Docdok Health is a company that provides CE-certified software as a medical device app that delivers data-driven personalized healthcare. The firm has a three-step concept: connecting healthcare providers with their patients as a basis for personalized healthcare, compiling meaningful patient data and running smart analytics to grasp patients’ full picture, and applying the gained insights to improve patient outcomes.
Among the winning teams at the Israel roadshow, OPPO saw a more practical-focused firm, Social Mind, which provides AI and evidence-based interventions for parents with autistic children, transforming autism care with high quality and wide-reaching.
“Digital Health is new and emerging. It needs community effort and engagement with other startups as well as health institutions.” In addition to innovative ideas, Weadon said he’s also looking for teams that bring creative ideas with a passion. “I think a good team is not only a team that works hard or has a good direction, but they need to have passion and motivation. I think it’s really important that people work with passion to develop the next thing.”

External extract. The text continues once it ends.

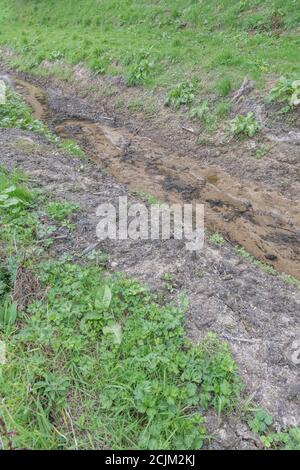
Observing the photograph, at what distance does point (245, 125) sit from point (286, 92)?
1.12 meters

OPPO is a strong advocate for proactive and preventive healthcare. It launched OPPO Research Institute Innovation Accelerator in May and has included digital health as one of the topics of the project, and the other is accessible technology, aiming to push the digitalization in health care, making health care services more personalized.
The company plans to achieve its preventive health goals by applying holistic design concepts to its digital health devices. “As an engineer, I think about things as a system,” said Weadon, “the point of the design is to have an impact to really enable and empower our users to have a better life and also to be able to go and enjoy the activities that they have and help them with those devices.”
When it comes to smartwatches, OPPO believes it’s about having real, accurate, clinically meaningful information and creating a full loop experience for users, so they can take that information and make decisions that lead to healthier lifestyles. And the firm builds its devices works in an invisible and nonintrusive way, hoping the users would set their devices and forget them.